Серебряные рельсы | страница 67



– На фронт? А че? Было б курево…

– Но это ты, Алешка, это вы! Вы не знали, а я ведь был другой. Но теперь… товарищи! Михалыч! У меня вот на днях, я сейчас высчитал, должен ребенок родиться. А я пойду! Мне не страшно. Я узнал, какие бывают люди. Михалыч! Дайте вашу руку…

От неожиданности Кошурников не мог сказать ни слова, только ощутил большие и твердые мозоли на тонкой ладони товарища.

– Да ложись ты, чумовой, – заворчал Алеша низким, охрипшим голосом. – Тоже мне философ…

Назавтра они миновали такие же, как перед Щеками, водяные грибы, очень удачно проскочили безымянный порог, хорошо провели плот через четыре шиверы, хотя зацепляли за камни не раз. И тут увидели, что на мягком повороте реку от берега до берега стянуло льдом.

Снова бросать плот? Плот, который достался таким нечеловеческим напряжением сил!

В молчании прошло несколько тягостных минут. У кромки предательской перемычки звонко хлюпала сизая волна. Вода была и за этим ледяным перехватом. Три обросших, усталых человека жадно смотрели на нее, желанную, но недосягаемую. Плот глубоко осел под берегом. Он был для них самой большой драгоценностью. Неужели придется за перехватом опять валить смоляные лесины, таскать по колоднику тяжелые, будто свинцовые, бревна? Силы-то уж не те, и покрытые синяками плечи болят от вчерашней каторжной работы. А главное, уйдет время. Им дорог был теперь каждый час. Если морозы не скуют реку, через несколько дней изыскатели будут на погранзаставе.
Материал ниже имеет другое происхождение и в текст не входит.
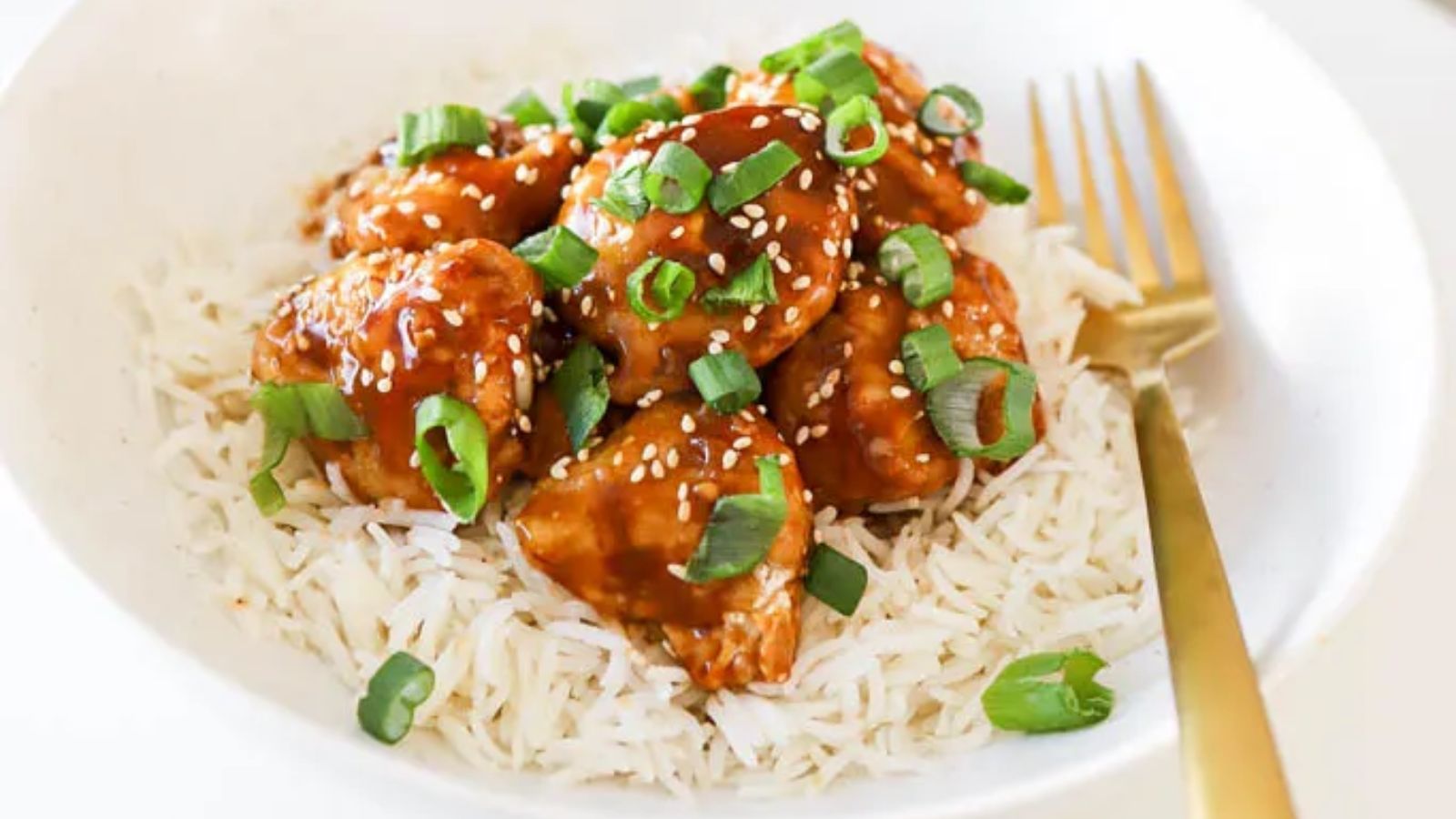 Orange chicken with rice in a bowl.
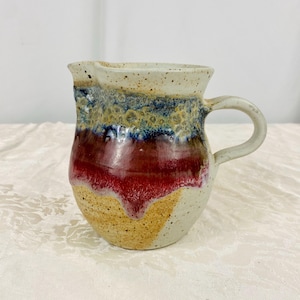May include: A handmade ceramic pitcher with a cream-colored handle and spout. The pitcher features a textured surface with bands of color, including red, yellow, blue, and brown. The pitcher is a unique piece of pottery.
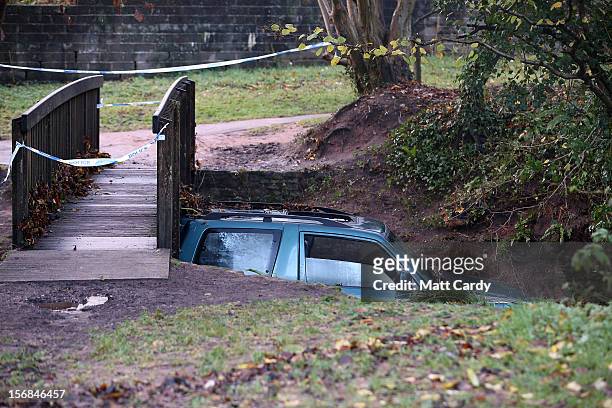 Car, in which a man died after being trapped in flood waters is wedged under a bridge near to a ford at Rectory Fields, in Chew Stoke, on November...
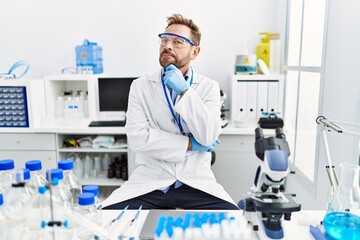 Fototapeta premium Middle age man working at scientist laboratory serious face thinking about question with hand on chin, thoughtful about confusing idea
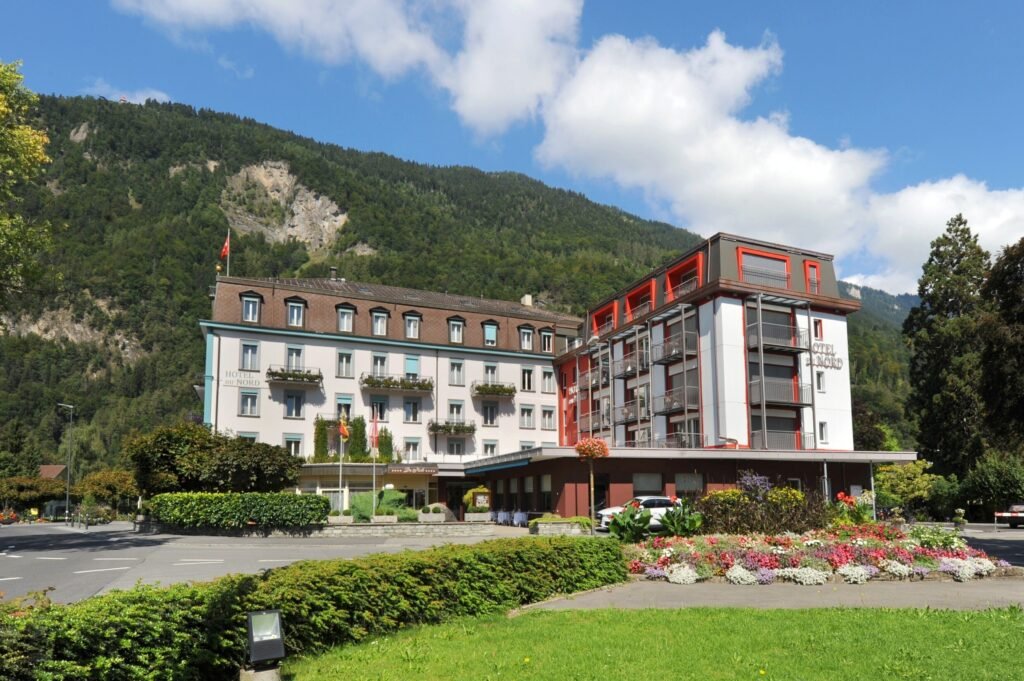 Hotel building surrounded by mountains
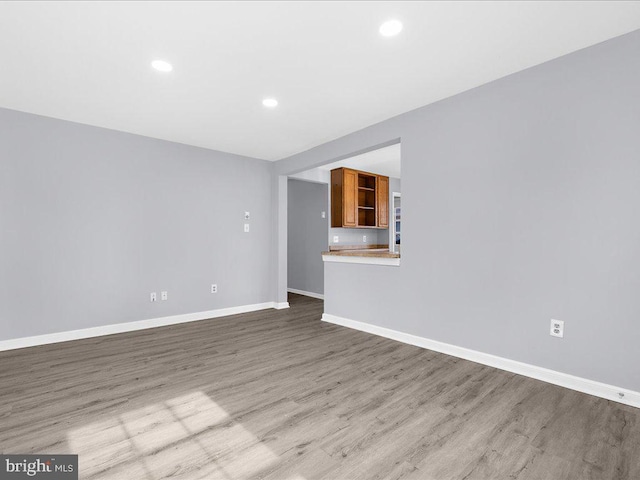 unfurnished living room with light wood-type flooring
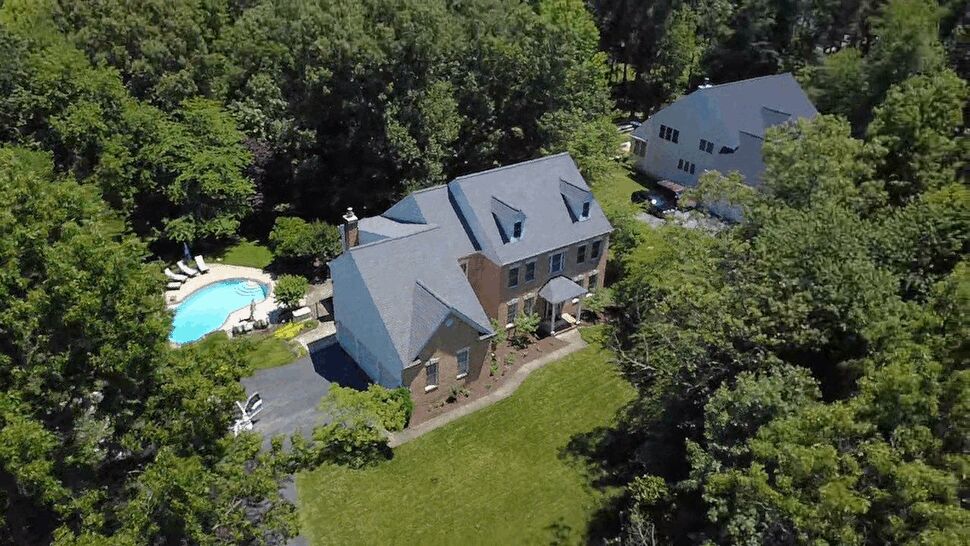 Aerial view of a gray-roofed brick home surrounded by trees and lawn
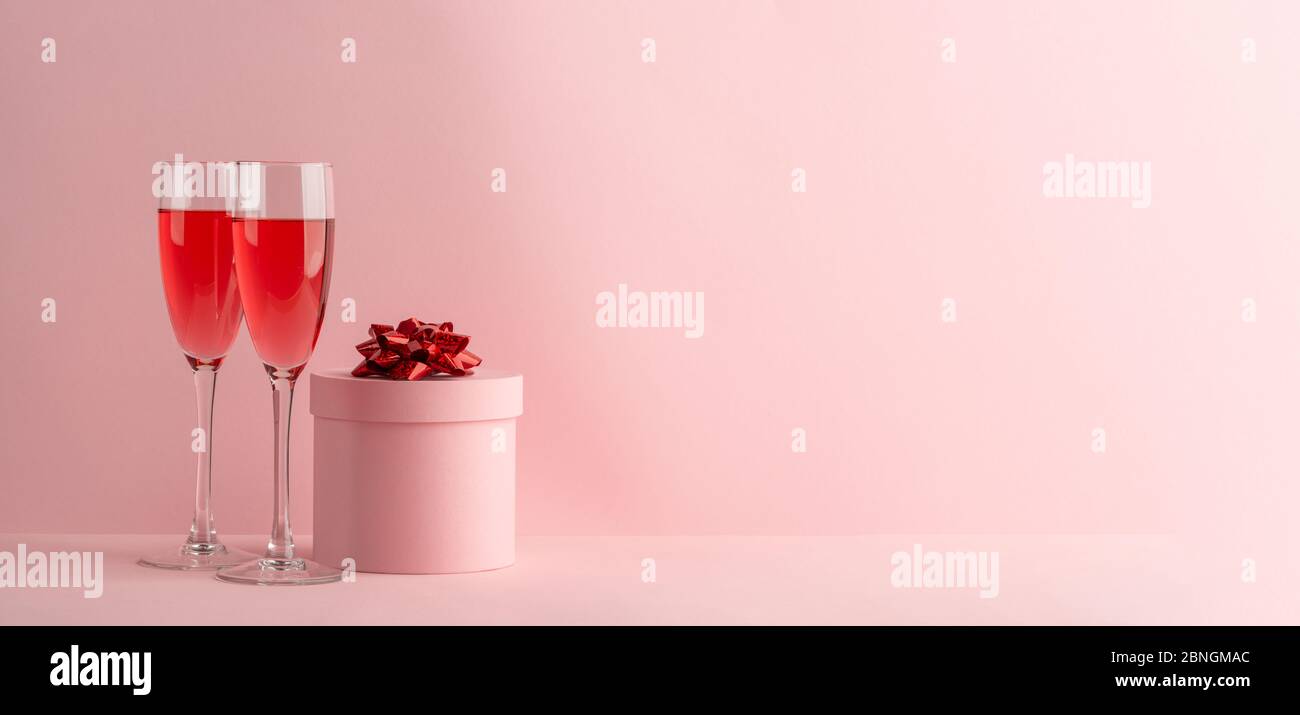 Zwei Gläser roter Prosecco und Valentinstag Geschenk auf rosa Hintergrund Stockfoto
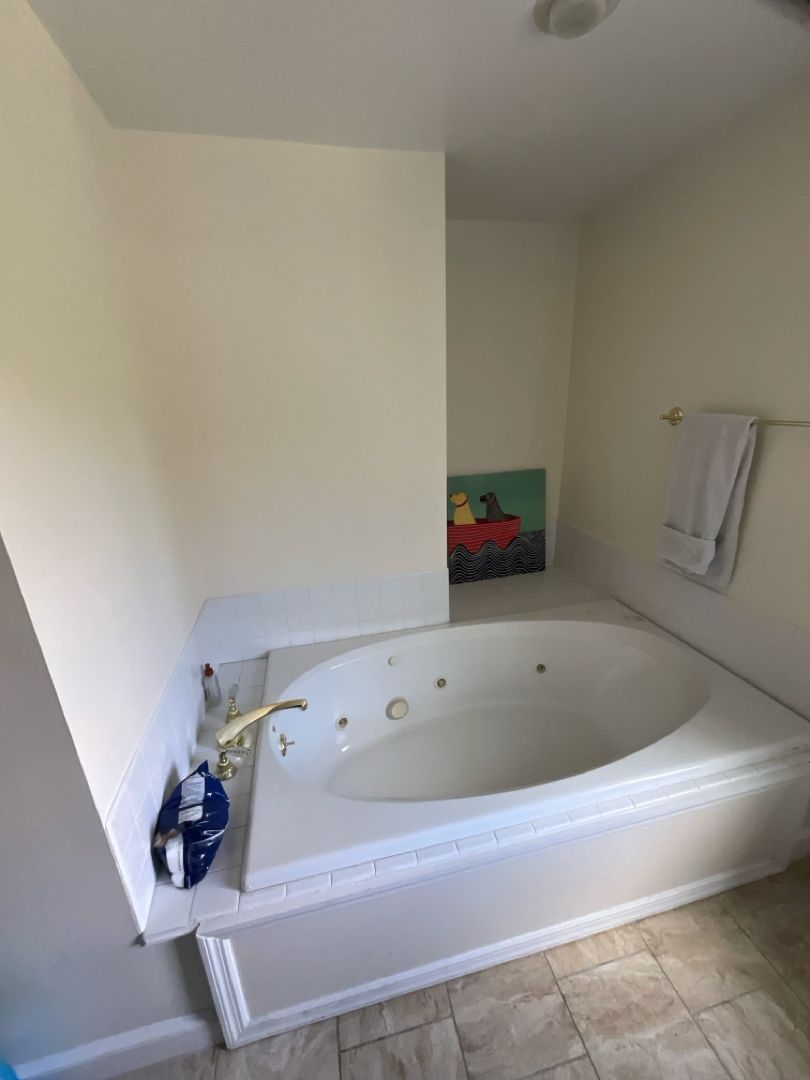 Outdated, space-consuming built-in jetted tub before a bathroom renovation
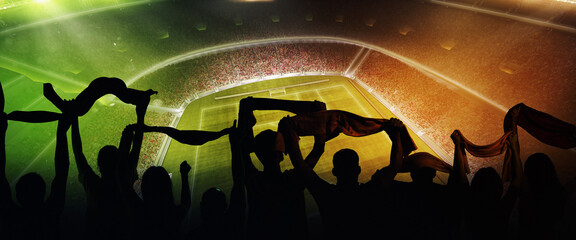 Back view of football, soccer fans cheering their team with scarfs at crowded stadium at evening time. Concept of sport, support, competition. Out of focus effect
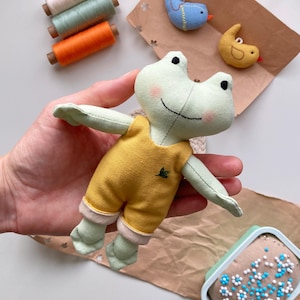 May include: A handmade frog doll with a yellow jumpsuit and green limbs is held in a hand. Two small felt bird ornaments and spools of thread in pastel colors are also visible. A pin cushion with blue and white pins is in the corner.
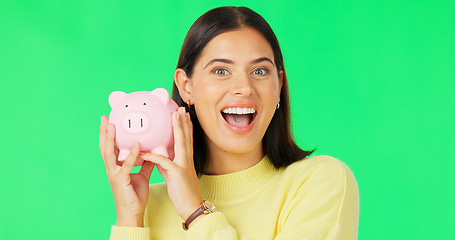 Image showing Happy woman, face and money savings on green screen for investment, budget or finance against studio background. Portrait of excited female holding piggybank for coin, profit or investing on mockup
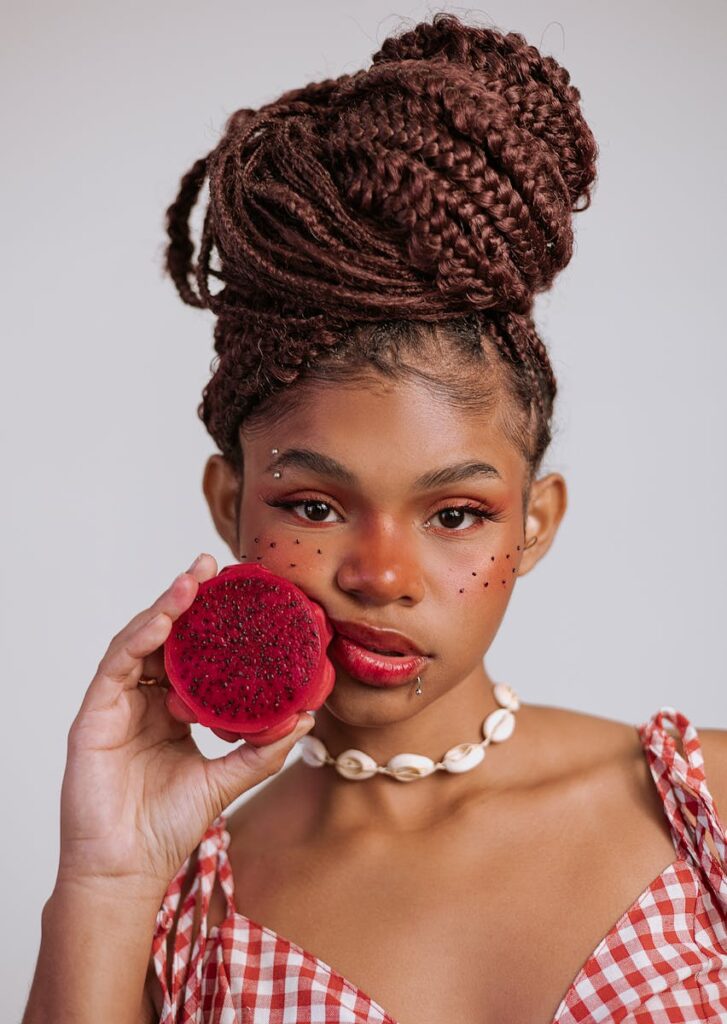 Vibrant portrait of a stylish woman holding a slice of red dragon fruit against a neutral background.
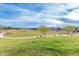 Expansive community green space with walking path at 7618 S Lone Pine Pl, Gold Canyon, AZ 85118
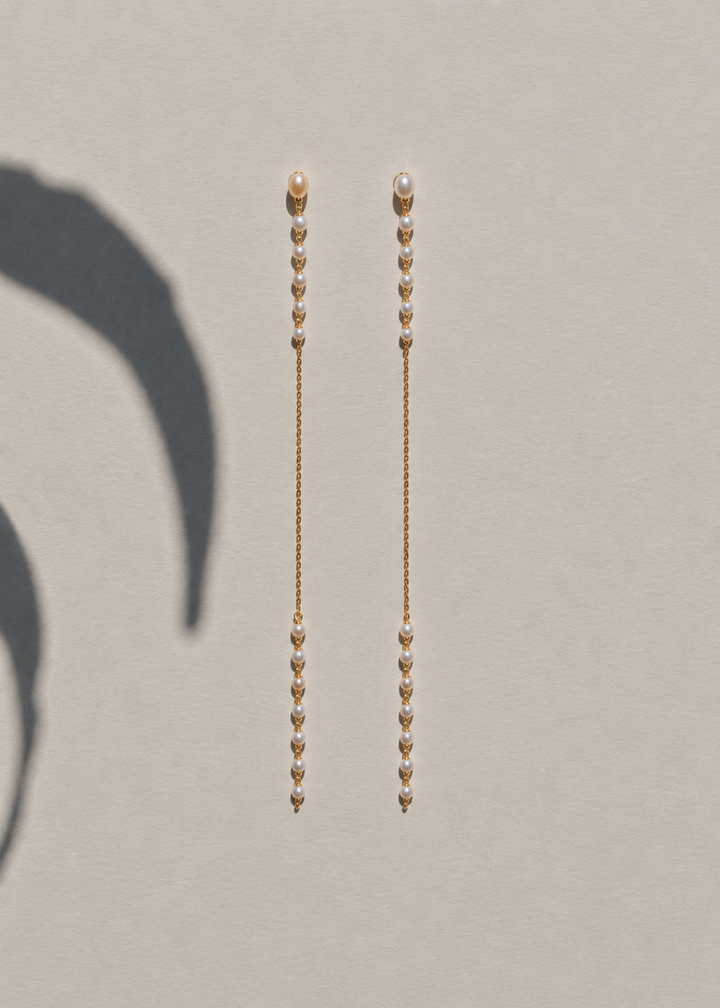 Posy earrings on a beige surface with plant shadow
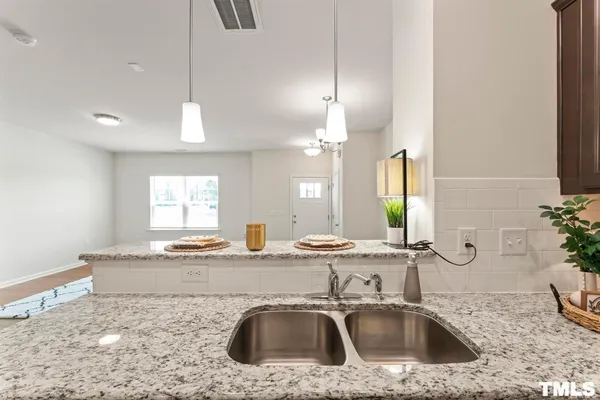 a bathroom with a sink a vanity and a mirror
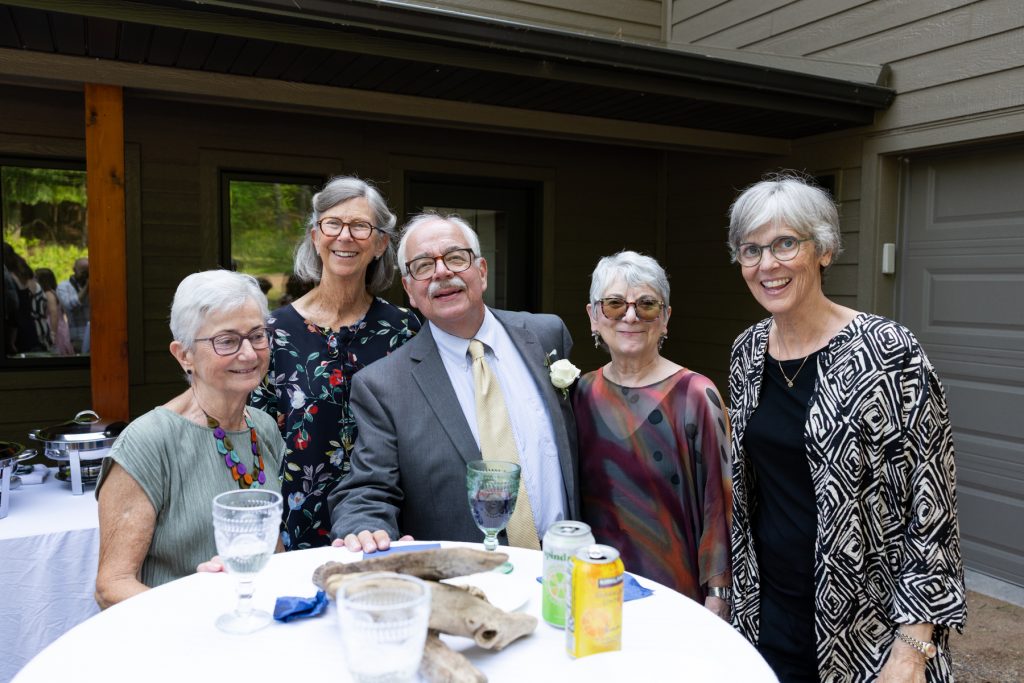 Family group portrait at a lakeside wedding in Hayward, WI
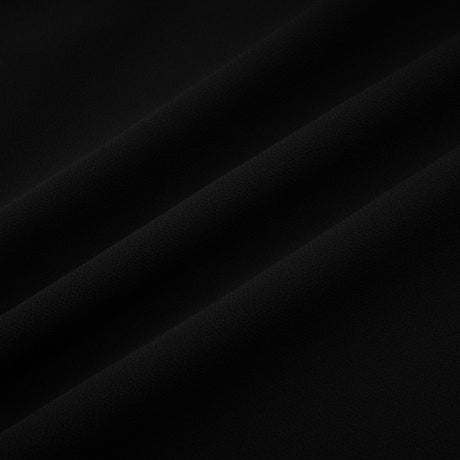 A black pleated midi dress with a buttonfront design and a flowing silhouette named Viviane
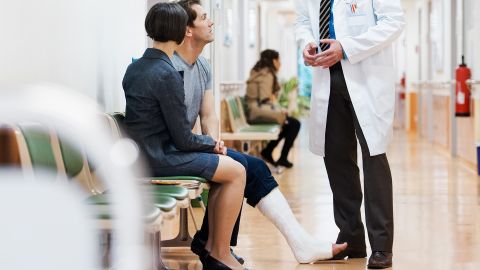 Gebrochenes Sprunggelenk (Quelle: Getty Images/TommL) Ein Mann mit Gips am Bein und eine Frau sitzen in einem Wartebereich. Neben ihnen steht ein Arzt. Sie sprechen miteinander.
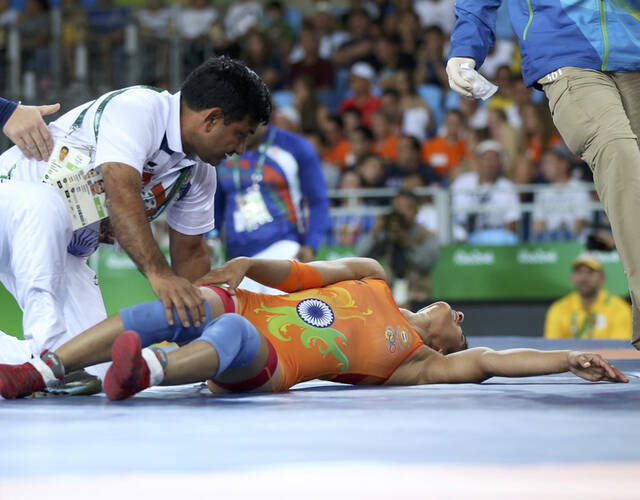 里约奥运会摔跤尴尬图片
– Недолго же он нам послужил, – сказал наконец Костя Стофато, закуривая. Едва слышно пискнула спичка, брошенная в воду.

– А пихты и здесь нет, – оглядев берега, проговорил Кошурников. Он глубоко затянулся табачным дымом. – Хотя гибник и кончился. Снова таскать за перехватом кедровые комли…

– Надоело, по правде говоря, – сказал Алеша. – Плечи болят.

Кошурников в задумчивости пошел к берегу, а Журавлев скинул мокрый плащ, спрыгнул на лед и в ярости начал бить стяжком по ледяной кромке. Отломился большой кусок. Бездействие сейчас было хуже всего, и Алеша кинулся на лед, наверно, для того, чтобы отогнать тяжелые мысли.

– Попробуем прорубиться, ребята, – сказал Кошурников, возвратившись. – Где наша не пропадала! Тем более что лед подтаял…

Алеша стал насекать топором глянцевитую белую поверхность, а двое обламывали кромку. Богатырски размахиваясь, Кошурников крушил лед тяжелой вагой. Ознобили неловкими ударами руки, вымокли, а за два часа работы прошли лишь половину перемычки. Во время чая Кошурников внимательно оглядел небо.